▸ **YOUR GOAL**:
Give again only the lines from the line that holds "Is light blue" to the end of the data, inclusive, omitting all pictures.

▸ **EXTRACTED RECORDS**:
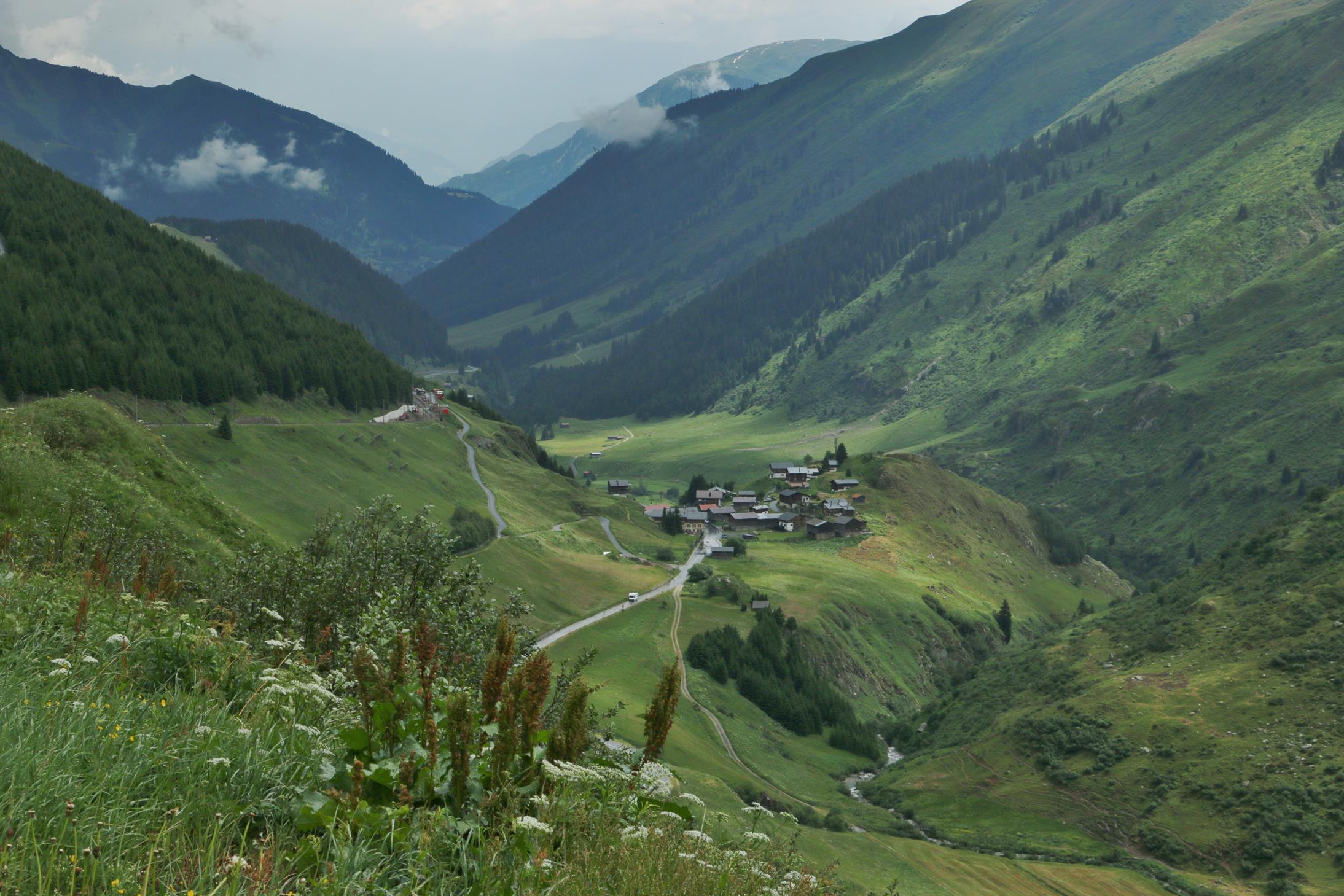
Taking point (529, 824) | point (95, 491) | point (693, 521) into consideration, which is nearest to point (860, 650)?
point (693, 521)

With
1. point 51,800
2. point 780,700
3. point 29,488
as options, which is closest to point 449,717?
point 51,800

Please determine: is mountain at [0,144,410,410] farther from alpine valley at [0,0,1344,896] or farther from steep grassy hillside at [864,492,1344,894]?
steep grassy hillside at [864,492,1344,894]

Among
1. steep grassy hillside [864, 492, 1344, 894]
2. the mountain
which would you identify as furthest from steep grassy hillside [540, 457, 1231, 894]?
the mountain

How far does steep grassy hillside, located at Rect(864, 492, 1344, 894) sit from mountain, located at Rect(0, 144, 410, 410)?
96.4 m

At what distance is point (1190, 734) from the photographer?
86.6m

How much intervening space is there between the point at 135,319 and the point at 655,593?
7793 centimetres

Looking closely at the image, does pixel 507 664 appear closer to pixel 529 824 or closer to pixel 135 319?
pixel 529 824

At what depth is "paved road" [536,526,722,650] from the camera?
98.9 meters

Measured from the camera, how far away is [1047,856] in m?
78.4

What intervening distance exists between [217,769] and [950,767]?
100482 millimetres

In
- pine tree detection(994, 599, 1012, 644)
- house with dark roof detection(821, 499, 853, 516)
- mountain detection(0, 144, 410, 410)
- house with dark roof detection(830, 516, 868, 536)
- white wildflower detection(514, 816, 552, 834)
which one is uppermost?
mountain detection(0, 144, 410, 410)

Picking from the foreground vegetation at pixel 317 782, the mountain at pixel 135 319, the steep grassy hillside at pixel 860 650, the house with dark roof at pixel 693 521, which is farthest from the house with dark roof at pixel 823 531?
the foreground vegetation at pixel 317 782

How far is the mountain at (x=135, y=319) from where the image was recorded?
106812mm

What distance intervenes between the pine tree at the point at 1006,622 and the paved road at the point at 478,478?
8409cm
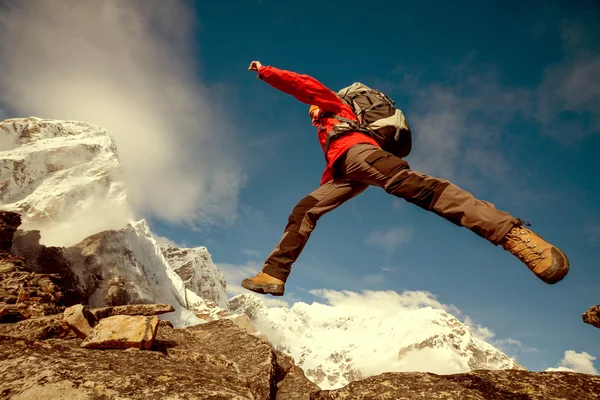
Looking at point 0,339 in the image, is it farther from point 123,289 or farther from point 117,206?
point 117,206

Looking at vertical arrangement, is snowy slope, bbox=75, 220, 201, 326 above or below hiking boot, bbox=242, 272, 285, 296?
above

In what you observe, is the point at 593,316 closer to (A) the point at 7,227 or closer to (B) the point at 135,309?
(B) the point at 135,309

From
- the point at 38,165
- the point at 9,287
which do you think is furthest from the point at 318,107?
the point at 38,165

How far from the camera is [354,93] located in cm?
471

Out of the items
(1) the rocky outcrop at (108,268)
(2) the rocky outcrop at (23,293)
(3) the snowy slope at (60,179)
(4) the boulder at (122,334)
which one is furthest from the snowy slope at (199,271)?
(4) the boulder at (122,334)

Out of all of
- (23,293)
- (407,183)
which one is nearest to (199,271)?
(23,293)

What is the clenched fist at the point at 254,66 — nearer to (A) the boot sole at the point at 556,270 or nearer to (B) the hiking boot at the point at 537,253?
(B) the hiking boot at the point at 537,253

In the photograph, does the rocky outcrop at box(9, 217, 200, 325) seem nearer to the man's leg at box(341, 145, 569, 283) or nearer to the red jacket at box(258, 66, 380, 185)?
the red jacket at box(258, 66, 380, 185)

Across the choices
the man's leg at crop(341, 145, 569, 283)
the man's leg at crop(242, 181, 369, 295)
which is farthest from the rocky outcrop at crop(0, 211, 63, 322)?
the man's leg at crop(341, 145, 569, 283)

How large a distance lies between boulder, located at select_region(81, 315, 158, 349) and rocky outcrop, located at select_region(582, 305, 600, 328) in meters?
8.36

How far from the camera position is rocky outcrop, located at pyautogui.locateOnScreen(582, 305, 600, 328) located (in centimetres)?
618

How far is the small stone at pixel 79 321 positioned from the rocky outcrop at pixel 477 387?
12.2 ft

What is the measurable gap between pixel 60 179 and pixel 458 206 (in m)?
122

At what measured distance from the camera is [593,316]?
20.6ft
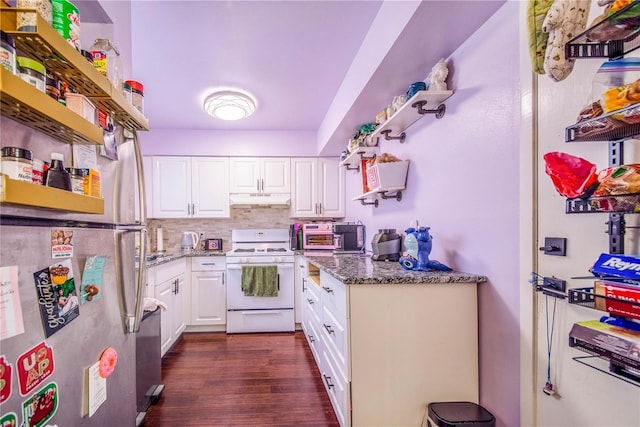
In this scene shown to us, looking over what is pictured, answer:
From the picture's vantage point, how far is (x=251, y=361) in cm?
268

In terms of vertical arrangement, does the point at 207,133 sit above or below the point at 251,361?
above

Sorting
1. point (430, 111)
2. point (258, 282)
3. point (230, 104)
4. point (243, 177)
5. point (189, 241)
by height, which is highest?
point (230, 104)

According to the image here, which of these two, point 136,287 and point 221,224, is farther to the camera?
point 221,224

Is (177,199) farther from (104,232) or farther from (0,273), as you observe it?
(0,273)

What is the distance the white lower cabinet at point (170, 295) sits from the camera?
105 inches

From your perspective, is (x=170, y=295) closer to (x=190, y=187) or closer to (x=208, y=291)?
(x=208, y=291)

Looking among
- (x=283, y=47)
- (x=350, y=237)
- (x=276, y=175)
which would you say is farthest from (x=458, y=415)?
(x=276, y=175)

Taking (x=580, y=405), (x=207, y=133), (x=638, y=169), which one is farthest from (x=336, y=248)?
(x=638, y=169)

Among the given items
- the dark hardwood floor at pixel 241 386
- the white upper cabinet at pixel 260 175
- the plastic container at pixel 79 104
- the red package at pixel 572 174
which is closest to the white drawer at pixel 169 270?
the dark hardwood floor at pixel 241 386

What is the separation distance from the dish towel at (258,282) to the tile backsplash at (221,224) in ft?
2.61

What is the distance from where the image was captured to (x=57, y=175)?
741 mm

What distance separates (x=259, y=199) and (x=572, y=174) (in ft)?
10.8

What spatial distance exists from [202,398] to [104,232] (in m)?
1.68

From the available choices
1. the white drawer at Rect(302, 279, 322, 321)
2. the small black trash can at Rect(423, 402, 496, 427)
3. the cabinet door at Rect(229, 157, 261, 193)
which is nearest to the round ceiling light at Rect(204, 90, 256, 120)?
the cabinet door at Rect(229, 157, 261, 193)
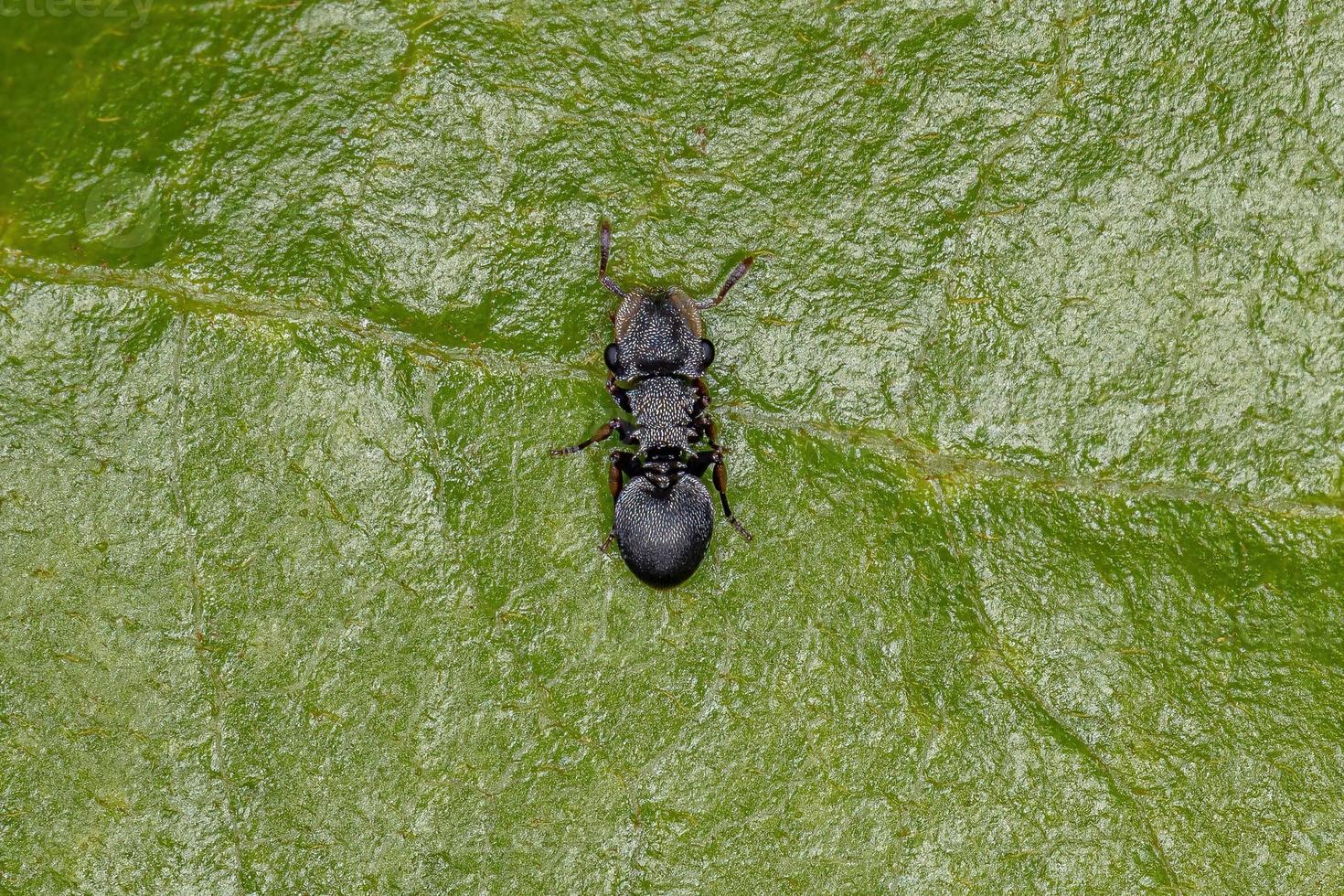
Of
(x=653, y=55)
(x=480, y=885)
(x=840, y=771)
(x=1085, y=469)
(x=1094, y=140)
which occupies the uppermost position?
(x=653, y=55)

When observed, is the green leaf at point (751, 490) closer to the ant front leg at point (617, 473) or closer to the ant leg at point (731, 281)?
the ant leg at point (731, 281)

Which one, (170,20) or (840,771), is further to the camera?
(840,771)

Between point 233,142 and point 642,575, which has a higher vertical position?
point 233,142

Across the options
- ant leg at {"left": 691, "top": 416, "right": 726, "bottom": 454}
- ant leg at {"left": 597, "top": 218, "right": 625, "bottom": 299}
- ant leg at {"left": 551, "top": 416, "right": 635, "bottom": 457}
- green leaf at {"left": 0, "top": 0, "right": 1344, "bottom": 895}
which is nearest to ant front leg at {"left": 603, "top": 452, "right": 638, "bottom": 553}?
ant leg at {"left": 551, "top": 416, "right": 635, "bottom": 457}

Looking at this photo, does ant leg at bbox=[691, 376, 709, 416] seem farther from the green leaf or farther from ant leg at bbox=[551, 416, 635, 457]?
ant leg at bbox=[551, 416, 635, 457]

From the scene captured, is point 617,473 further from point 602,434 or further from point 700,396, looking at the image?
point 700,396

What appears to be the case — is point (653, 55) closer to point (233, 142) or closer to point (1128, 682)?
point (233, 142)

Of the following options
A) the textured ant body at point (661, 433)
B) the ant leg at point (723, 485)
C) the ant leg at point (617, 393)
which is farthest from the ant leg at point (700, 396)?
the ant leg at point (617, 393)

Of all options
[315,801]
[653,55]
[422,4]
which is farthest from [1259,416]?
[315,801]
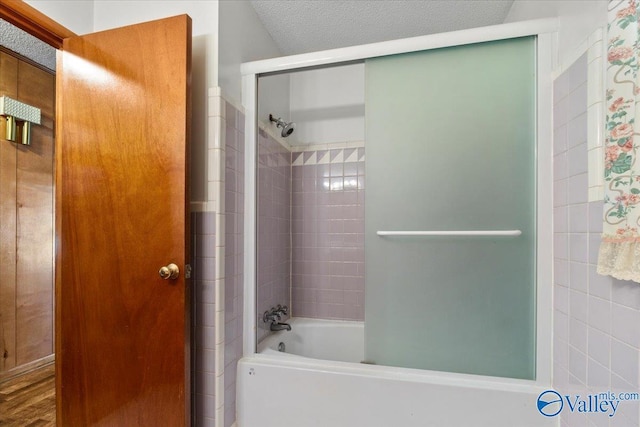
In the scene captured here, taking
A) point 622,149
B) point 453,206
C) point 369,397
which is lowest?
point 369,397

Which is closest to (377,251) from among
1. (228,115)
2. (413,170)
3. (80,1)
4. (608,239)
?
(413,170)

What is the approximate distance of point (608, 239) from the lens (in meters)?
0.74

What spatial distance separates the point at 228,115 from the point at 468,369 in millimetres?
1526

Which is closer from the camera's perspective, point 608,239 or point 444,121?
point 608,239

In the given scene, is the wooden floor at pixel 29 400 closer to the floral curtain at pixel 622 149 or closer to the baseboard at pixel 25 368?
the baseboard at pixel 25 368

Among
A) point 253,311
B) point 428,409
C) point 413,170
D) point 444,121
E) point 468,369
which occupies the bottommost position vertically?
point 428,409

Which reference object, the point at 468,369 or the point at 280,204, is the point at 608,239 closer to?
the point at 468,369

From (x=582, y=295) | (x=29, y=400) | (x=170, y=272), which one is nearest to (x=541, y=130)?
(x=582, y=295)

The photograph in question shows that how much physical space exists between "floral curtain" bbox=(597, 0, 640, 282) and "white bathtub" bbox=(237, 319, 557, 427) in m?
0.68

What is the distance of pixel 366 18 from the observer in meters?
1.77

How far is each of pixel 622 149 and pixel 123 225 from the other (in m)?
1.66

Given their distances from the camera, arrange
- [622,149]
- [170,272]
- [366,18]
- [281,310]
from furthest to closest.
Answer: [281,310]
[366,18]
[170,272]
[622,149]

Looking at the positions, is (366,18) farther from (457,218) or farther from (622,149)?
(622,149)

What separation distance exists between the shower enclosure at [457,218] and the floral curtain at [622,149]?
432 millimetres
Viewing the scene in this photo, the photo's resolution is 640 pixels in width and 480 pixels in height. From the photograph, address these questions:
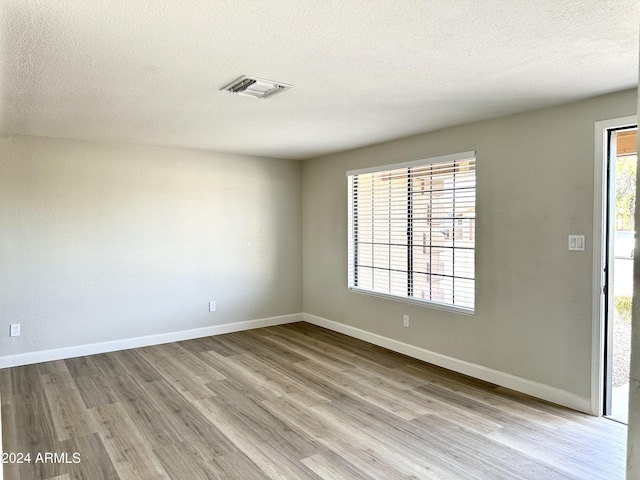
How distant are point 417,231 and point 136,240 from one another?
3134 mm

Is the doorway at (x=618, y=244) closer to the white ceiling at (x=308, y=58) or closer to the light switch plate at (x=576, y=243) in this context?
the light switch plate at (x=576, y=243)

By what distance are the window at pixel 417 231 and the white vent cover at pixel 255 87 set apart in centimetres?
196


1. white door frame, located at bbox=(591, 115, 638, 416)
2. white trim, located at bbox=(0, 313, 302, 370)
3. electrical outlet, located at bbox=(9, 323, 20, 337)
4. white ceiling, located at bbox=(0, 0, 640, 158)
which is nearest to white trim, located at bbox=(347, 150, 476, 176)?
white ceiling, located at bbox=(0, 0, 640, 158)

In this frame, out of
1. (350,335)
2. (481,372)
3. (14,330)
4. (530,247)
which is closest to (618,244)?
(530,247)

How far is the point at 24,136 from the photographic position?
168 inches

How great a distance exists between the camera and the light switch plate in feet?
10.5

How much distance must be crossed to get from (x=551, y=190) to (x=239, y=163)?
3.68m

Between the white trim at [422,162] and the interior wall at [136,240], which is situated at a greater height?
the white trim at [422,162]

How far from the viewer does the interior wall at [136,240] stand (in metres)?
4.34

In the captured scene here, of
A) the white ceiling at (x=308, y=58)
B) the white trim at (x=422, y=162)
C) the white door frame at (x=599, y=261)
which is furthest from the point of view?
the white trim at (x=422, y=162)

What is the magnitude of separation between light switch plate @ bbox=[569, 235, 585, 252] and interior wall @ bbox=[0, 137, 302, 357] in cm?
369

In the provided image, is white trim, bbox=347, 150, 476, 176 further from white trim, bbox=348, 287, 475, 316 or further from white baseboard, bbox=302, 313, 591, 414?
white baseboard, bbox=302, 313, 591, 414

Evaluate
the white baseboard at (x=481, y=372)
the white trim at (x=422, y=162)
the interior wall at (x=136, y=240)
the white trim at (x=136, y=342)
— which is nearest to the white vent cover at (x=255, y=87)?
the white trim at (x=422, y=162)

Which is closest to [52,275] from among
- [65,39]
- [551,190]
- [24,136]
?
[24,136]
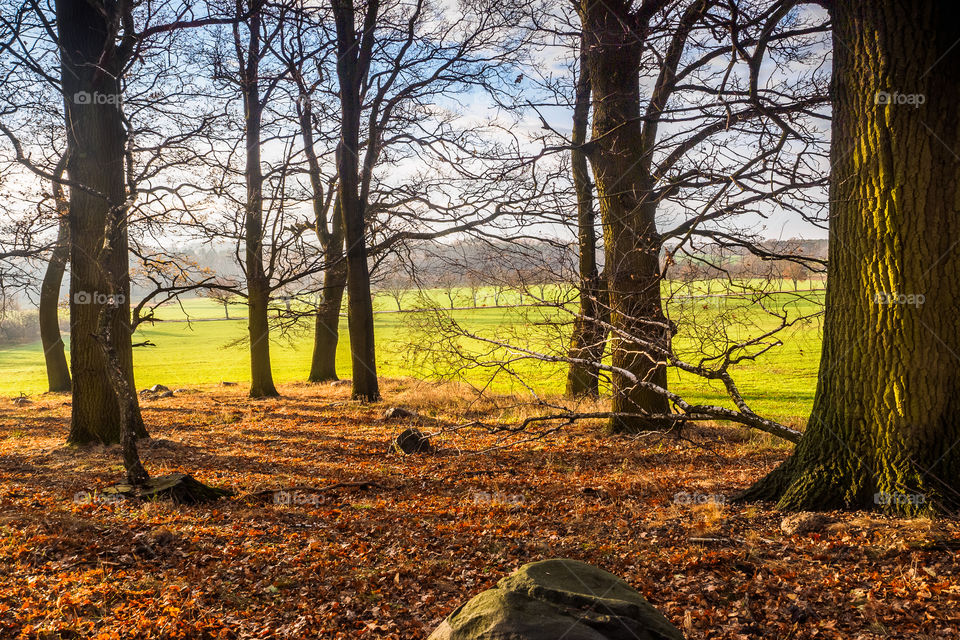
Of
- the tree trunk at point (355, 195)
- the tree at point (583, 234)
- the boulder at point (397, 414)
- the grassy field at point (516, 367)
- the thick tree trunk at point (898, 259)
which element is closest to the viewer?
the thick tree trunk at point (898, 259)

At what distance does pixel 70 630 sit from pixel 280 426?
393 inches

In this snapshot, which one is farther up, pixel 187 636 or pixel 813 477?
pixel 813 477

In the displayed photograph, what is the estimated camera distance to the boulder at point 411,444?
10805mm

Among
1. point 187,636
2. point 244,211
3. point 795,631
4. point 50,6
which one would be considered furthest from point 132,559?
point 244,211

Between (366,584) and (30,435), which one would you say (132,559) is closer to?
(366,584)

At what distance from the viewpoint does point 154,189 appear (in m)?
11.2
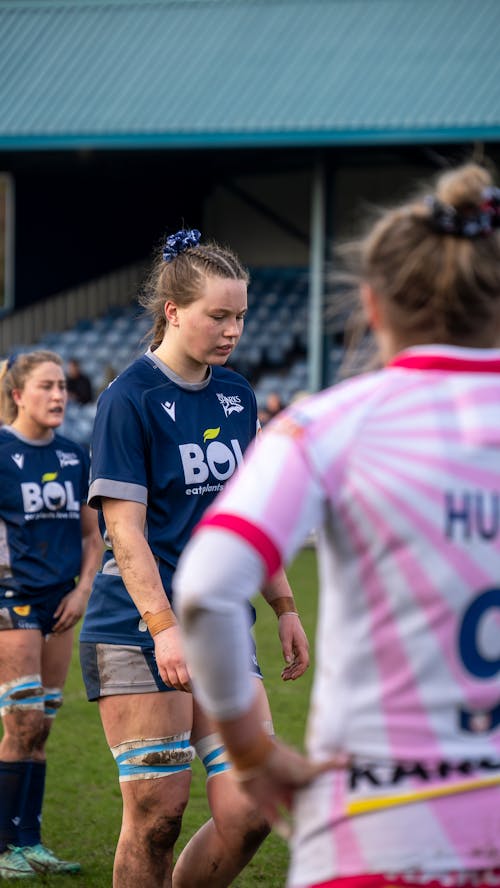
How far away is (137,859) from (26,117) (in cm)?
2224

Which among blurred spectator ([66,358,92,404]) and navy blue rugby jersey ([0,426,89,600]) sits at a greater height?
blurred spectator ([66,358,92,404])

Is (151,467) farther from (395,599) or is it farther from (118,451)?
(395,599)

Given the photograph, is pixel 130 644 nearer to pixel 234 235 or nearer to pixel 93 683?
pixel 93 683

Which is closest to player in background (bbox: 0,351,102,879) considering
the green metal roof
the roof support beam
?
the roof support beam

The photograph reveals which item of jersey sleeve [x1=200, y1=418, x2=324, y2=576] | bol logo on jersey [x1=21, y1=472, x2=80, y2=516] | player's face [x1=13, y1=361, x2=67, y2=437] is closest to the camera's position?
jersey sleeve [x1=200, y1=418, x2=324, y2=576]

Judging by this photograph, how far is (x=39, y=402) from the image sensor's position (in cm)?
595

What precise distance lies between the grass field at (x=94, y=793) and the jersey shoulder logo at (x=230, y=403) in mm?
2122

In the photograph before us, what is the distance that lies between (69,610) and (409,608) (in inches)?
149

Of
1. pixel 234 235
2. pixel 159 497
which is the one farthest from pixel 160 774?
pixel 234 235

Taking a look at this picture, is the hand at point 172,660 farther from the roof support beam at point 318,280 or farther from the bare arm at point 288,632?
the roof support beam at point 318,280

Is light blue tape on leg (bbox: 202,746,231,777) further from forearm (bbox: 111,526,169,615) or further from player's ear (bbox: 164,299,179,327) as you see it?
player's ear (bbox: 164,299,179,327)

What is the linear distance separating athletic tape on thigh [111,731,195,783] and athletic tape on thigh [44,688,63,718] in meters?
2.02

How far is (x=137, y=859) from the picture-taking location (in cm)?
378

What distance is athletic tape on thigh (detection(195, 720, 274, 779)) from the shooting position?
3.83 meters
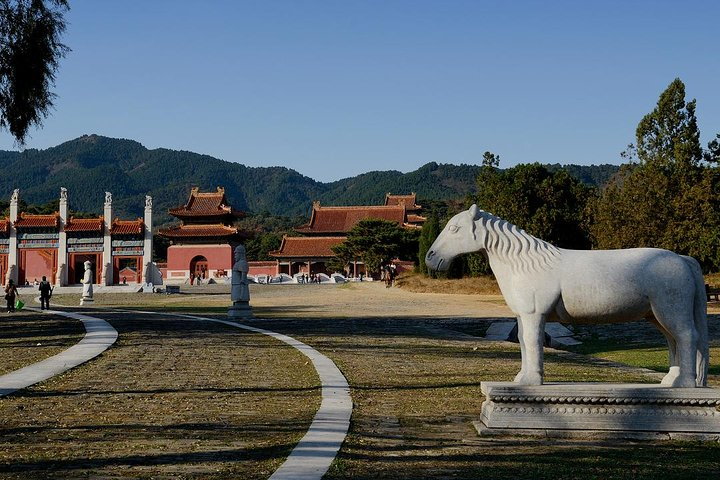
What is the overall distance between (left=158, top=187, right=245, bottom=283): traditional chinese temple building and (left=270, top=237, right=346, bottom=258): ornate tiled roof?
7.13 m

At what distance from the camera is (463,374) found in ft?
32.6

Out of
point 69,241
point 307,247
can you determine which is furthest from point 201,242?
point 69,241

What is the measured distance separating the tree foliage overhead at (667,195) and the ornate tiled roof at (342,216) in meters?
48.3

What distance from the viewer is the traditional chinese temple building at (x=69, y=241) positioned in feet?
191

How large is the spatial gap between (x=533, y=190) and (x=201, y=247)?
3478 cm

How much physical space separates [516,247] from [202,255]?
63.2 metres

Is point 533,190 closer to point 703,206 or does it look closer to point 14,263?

▸ **THE RESULT**:
Is light blue tape on leg (bbox: 202,746,231,777) further from forearm (bbox: 111,526,169,615) or further from player's ear (bbox: 164,299,179,327) as you see it?
player's ear (bbox: 164,299,179,327)

What is the linear distance separating athletic tape on thigh [111,731,195,783] and athletic tape on thigh [44,688,63,718] in meters?
2.02

How far is (x=137, y=859) from the picture-taking location (in cm)?
378

What distance is athletic tape on thigh (detection(195, 720, 274, 779)) from the shooting position?
3.83 meters
What is the overall distance between (left=158, top=187, right=245, bottom=283): traditional chinese temple building and (left=270, top=237, right=346, bottom=258): ornate tiled roof?
7.13 m

At what distance from the camera is (463,374) found in ft?
32.6

Out of
point 69,241
point 307,247
can you determine which is furthest from point 201,242?
point 69,241

What is the measured distance separating the tree foliage overhead at (667,195) and the ornate tiled roof at (342,216) in meters?
48.3

What distance from the viewer is the traditional chinese temple building at (x=69, y=241) positioned in feet?
191

How large is the spatial gap between (x=533, y=190) and (x=201, y=247)?
3478 cm

How much physical space separates [516,247] from [202,255]?
63.2 metres

Is point 533,190 closer to point 703,206 or does it look closer to point 14,263?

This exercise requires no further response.